Genome-Wide Characterization of the Fur Regulatory Network Reveals a Link between Catechol Degradation and Bacillibactin Metabolism in Bacillus subtilis

The ferric uptake regulator (Fur) is the global iron biosensor in many bacteria. Fur functions as an iron-dependent transcriptional repressor for most of its regulated genes. There are a few examples where holo-Fur activates transcription, either directly or indirectly. Recent studies suggest that apo-Fur might also act as a positive regulator and that, besides iron metabolism, the Fur regulon might encompass other biological processes such as DNA synthesis, energy metabolism, and biofilm formation. Here, we obtained a genomic view of the Fur regulatory network in Bacillus subtilis using chromatin immunoprecipitation sequencing (ChIP-seq). Besides the known Fur target sites, 70 putative DNA binding sites were identified, and the vast majority had higher occupancy under iron-sufficient conditions. Among the new sites detected, a Fur binding site in the promoter region of the catDE operon is of particular interest. This operon, encoding catechol 2,3-dioxygenase, is critical for catechol degradation and is under negative regulation of CatR and YodB. These three repressors (Fur, CatR, and YodB) function cooperatively to regulate the transcription of catDE, with Fur functioning as a sensor of iron limitation and CatR as the major sensor of catechol stress.
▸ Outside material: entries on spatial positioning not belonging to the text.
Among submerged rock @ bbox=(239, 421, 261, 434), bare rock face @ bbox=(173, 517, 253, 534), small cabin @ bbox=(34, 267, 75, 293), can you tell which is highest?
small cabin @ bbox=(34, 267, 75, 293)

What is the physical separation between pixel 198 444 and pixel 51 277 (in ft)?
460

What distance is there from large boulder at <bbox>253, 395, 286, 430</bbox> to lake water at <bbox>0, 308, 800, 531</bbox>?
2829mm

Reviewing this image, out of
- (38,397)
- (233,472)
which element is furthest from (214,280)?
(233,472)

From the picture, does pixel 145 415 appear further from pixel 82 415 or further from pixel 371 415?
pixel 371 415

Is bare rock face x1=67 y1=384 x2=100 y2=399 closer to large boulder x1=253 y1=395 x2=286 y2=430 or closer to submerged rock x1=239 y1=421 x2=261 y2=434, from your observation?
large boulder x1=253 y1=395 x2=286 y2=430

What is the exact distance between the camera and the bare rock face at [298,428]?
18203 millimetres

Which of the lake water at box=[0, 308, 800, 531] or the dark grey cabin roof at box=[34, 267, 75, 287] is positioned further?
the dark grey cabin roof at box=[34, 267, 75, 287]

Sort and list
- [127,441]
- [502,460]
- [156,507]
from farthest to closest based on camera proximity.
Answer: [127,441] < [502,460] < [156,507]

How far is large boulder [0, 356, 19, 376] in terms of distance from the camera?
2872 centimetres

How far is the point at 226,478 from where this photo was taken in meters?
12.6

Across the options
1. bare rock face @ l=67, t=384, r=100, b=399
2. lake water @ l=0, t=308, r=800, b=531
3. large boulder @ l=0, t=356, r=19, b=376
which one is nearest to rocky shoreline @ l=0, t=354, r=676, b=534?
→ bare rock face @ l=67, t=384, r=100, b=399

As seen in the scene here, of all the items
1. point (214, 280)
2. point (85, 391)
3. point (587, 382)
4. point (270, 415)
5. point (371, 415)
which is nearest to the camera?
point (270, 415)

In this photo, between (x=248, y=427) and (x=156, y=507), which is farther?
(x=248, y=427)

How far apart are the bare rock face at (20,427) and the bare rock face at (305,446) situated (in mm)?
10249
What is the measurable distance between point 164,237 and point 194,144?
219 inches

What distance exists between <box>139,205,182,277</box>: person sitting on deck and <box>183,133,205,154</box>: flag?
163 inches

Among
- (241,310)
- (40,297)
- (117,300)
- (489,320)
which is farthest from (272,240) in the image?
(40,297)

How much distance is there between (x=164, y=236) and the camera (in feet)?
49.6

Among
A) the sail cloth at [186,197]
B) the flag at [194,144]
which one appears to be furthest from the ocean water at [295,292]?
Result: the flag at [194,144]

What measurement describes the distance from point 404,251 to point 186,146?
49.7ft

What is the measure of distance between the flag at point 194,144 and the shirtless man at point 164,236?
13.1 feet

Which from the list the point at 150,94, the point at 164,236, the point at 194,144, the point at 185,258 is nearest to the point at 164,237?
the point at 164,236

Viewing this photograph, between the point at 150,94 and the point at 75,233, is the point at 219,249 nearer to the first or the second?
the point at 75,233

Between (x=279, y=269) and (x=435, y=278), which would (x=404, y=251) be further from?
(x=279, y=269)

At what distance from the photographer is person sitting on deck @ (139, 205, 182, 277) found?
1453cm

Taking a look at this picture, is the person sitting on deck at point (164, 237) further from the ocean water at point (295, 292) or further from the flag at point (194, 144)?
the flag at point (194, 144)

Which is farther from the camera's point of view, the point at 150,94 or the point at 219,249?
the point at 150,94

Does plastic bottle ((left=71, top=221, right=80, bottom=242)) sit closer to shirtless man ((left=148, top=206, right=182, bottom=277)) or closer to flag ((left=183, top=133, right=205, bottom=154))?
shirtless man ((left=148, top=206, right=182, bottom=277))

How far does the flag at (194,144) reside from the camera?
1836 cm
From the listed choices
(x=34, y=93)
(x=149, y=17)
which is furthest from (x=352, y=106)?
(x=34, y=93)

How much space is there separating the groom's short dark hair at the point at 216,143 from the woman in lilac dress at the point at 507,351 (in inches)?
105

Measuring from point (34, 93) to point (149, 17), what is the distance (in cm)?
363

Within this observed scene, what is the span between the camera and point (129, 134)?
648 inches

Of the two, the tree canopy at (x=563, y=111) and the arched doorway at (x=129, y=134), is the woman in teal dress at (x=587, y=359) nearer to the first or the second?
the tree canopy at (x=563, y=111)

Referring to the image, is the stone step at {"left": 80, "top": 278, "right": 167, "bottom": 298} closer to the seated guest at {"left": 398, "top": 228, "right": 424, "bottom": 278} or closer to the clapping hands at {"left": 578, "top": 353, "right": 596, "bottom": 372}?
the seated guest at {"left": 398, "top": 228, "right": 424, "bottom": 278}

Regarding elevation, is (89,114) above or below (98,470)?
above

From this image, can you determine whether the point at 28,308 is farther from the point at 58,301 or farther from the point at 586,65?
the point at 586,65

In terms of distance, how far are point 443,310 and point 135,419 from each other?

Genetic analysis suggests that CatDE is involved in metabolism of the catecholate siderophore bacillibactin, particularly when bacillibactin is constitutively produced and accumulates intracellularly, potentially generating endogenous toxic catechol derivatives. This study documents a role for catechol degradation in bacillibactin metabolism and provides evidence that catechol 2,3-dioxygenase can detoxify endogenously produced catechol substrates in addition to its more widely studied role in biodegradation of environmental aromatic compounds and pollutants.